Wie ein zähnefletschender Teufel stieg in ihrem schwindelnden Gehirn die Frage auf: Welchen von Beiden möchtest du preisgeben? Da ist sie am großen Scheideweg.

Seitwärts halten mehrere Wagen. Sie springt aus der Droschke und eilt im Fluge hinab in den Grund.

Da fällt ein Schuß.

Die Kniee brechen unter ihr. Aber sie rafft sich empor. Durch Gestrüpp und Sumpf drängt sie vorwärts. Die Dornen zerreißen ihr Kleid, ihre Hände; das Wasser des Sumpfbodens überfluthet ihre Füße, die, vom einbrechenden Moorboden festgehalten, nur mühsam weiter eilen können.

Jetzt ist die Lichtung des Waldes erreicht. Dort stehen die beiden Männer sich gegenüber. Heino hat die Pistole gehoben.

Der Andere schaut mit furchtlosem Blicke der Mündung der drohenden Waffe entgegen.

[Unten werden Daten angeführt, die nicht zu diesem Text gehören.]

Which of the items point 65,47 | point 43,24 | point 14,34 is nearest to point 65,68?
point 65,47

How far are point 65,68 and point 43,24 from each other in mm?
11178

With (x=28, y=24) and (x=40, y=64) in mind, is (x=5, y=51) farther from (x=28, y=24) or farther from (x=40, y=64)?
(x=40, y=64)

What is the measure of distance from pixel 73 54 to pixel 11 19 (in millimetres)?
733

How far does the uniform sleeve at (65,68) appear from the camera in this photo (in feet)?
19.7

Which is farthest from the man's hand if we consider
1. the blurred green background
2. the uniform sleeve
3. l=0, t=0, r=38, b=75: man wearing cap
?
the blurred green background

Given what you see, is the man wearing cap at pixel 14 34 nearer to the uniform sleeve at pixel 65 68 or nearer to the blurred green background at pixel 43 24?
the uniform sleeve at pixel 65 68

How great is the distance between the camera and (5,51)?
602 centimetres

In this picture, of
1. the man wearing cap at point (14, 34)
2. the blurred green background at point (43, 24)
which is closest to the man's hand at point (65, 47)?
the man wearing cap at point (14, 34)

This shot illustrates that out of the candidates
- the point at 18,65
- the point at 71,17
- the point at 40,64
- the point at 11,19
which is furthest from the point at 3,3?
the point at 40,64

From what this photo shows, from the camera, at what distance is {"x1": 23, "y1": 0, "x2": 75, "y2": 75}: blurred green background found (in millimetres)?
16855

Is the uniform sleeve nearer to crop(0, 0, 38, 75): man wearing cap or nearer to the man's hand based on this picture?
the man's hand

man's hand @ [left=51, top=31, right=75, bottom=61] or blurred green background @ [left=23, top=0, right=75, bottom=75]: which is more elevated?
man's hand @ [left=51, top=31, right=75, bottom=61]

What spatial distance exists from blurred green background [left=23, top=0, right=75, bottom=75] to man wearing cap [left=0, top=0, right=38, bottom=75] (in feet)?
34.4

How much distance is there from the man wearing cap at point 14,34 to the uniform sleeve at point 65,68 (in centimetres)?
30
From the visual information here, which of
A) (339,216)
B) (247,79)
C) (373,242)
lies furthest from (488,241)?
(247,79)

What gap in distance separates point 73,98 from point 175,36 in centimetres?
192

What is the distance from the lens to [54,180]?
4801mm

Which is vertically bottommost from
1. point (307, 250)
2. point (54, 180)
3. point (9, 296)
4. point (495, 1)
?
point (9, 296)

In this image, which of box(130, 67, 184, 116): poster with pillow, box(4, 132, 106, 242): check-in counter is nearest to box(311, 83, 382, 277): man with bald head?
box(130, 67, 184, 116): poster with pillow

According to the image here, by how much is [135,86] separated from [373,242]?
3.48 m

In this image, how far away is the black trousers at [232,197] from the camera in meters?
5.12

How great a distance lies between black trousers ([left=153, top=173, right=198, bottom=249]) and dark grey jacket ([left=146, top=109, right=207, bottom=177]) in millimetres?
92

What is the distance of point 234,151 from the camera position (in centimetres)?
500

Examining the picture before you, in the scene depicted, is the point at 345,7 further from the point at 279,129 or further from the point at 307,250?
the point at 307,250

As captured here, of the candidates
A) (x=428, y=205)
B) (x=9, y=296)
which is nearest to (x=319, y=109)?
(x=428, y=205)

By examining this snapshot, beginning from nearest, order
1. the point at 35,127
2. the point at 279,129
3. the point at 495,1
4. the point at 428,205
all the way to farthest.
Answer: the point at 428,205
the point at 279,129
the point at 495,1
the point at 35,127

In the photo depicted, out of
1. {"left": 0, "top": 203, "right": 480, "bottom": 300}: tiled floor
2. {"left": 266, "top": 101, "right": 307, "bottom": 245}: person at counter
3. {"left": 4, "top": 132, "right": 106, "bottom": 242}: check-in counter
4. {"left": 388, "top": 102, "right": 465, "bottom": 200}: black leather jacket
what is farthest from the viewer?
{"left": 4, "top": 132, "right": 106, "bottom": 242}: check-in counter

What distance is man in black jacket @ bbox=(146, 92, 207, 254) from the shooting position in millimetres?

Sie will rufen. Die athemlose Brust versagt ihr den Laut.

Da – fällt ein zweiter Schuß. Der Ranch verfliegt.

Heino’s Arm sinkt mit der abgefeuerten Waffe.

Noch steht Dornheim. Im nächsten Augenblick aber wankt er. Seine Hand faßt nach der Seite. Mit einem unterdrückten Stöhnen sinkt er zusammen.

Sie stürzt zu ihm hin.

Aus ihrer athemlosen Brust reißt sich mit wildem Aufschrei ein einziges Wort, das wie der Schlag eines Hammers auf alle Herzen fällt: „Vater, mein Vater!“

Sie kniet neben ihm; sie will ihn aufrichten. Aber ihre Kraft ist erschöpft. Sie sinkt zusammen. Ihre Hände schlingen sich um seinen Hals, ihr Kopf gleitet an seine Brust, über das goldene Haar rieseln die Tropfen des entströmenden Blutes.

(Schluß folgt.)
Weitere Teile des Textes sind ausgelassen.